HALBSCHRANK "SOKRATES UND ASPASIA" MIT CONTRE-BOULLE-MARKETERIE

Louis XIV-Stil, Paris, um 1870. Gestempelt Befort Jeune. Die Bronzen teils rückseitig signiert Befort Jeune bzw. monogrammiert BJ sowie nummeriert (Mathieu Béfort genannt Béfort Jeune, 1813–1880). Nach einem Vorbild von André-Charles Boulle (1642–1732).
Ebenholz furniert und braun unterlegtes Schildpatt mit gravierten Messingeinlagen in Form von Arabesken, Blumenrauten, Blattwerk und Filets. Rechteckiger Korpus mit gerader Zarge auf leicht auskragendem Sockel mit Kreiselfüssen. Gestufter, ebenfalls leicht auskragender Kranz. Front mit Doppeltüre. Die Front architektonisch strukturiert mit vergoldetem Bronzedekor in Form von sitzenden Sokrates und Aspasia, Frauenmaske, Maschen, Eckvoluten, Fleurons, Rosetten, Blattfriesen, Muschelvoluten, Kartuschenmedaillons und Girlanden. Schwarzes Marmorblatt (später). 1 Schlüssel.
126 × 48 × 133 cm.
Für den Export dieses Objekts ist eine CITES-Bescheinigung notwendig. Bitte informieren Sie sich vor der Auktion über die Importbestimmungen des Ziellandes. Für weitere Informationen kontaktieren Sie bitte die Fach-Abteilung.

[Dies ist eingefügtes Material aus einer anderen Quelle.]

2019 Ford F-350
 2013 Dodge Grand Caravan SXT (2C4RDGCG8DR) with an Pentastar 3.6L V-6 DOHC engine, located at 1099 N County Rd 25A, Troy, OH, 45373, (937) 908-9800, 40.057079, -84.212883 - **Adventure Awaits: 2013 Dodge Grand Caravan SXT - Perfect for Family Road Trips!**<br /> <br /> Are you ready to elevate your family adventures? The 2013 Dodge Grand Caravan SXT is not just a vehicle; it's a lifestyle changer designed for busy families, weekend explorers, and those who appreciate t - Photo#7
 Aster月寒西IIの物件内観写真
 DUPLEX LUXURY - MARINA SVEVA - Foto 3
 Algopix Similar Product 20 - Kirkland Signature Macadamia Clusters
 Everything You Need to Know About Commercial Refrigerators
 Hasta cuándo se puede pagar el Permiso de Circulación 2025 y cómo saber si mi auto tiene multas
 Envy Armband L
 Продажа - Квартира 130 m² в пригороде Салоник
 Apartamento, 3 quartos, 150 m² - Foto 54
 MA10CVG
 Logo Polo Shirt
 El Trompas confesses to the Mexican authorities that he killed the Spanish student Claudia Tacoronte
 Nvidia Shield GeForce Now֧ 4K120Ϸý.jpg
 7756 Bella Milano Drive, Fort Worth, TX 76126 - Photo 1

Marmor repariert und unten verstärkt. Die Bronzebeschläge gereinigt. Feine Risse im Furnier. Lackschäden unten an der Zarge. Gebrauchsspuren.

Ein halbhoher Schrank und ein Schrank mit vergleichbarem Bronzedekor, welcher 1701 datiert wird, beide von André-Charles Boulle, dienen als Vorbild für unser Exemplar (Vgl. Alexandre Pradère: Die Kunst des französischen Möbels. London 1989, S. 81, Abb. 31 & 32). Eine Entwurfszeichnung von 1701, welche Boulle zugeschrieben wird, illustriert spiegelverkehrt die vorliegende Ikonographie (Ebd. S. 80, Abb. 30). Ein weiteres "meuble à hauteur d'appui" mit der Darstellung von Sokrates und Aspasia befindet sich in der Sammlung des Mobilier National (Inv.-Nr. GME-9812-002). Jenes Exemplar weist leicht abweichende Gestaltungsmerkmale zu unserem auf. So verzichtet unser Halbschrank auf die Medaillen-Maschen an der Front, wohingegen die Mittellisene unten mit einer zusätzlichen vergoldeten Muschelvolute versehen ist.
Ein weiterer entsprechender Halbschrank, der von André-Charles Boulle in Contre-Boulle Marketerie gefertigt wurde, ist Bestand der Eremitage in St. Petersburg, ehemals Sammlung Sheremetiev. Daneben bewahrt die Eremitage auch ein Exemplar dieses Medaillenschranks aus der Kotchoubey Sammlung, der in die Zeit um 1840 datiert wird (André-Charles Boulle. 1642–1732. A New Style for Europe. Katalog zu einer Ausstellung im Museum für Angewandte Kunst Frankfurt, 30. Oktober 2009 bis 31. Januar 2010. S.168, Abb. 2 und 3).

Sinnbildlich stehen die Figuren Sokrates und Aspasia für die "Weisheit und Religion". Die Bildfindung basiert auf Modellen vom Meisterebenisten André-Charles Boulle, die wiederum wahrscheinlich von einem Deckengemälde "Aspasia inmitten griechischen Philosophen" von Michel Corneille dem Jüngeren (1642–1708) für das Schloss Versailles stammen. Dieses Modell erfuhr im 19. Jh. eine neue Wertschätzung, die zur Herstellung hochwertiger Repliken führte, wie z. Bsp. von Joseph-Emmanuel Zwiener sowie das vorliegende Möbel von Mathieu Béfort, genannt Béfort Jeune. Béfort war einer der führenden französischen Möbelhersteller des 19. Jh. und spezialisierte sich mit seinem gleichnamigen Unternehmen auf von Boulle inspirierte Möbel in leicht abgeänderten Variationen, die er für eine wachsende internationale Kundschaft nach berühmten Modellen aus dem Ancien Régime nachbaute. Ein Halbschrank mit teils identischem Bronzezierwerk von Béfort wurde bei Sotheby's New York, 20. April 2007 unter Lot 108 verkauft. Dieser Schrank zeigt eine Marketerie "en premier partie" sowie die Medaillen-Maschen auf der Front auf. Solche Kopien des 19. Jh. erfreuen sich ähnlich grosser Beliebtheit wie die Arbeiten von André-Charles Boulle aus dem beginnenden 18. Jh., so etwa ein Paar Halbschränke aus der Sammlung von Robert de Balkany, welche bei Sotheby's Paris verkauft wurden (20.–29. September 2016, Lot 42).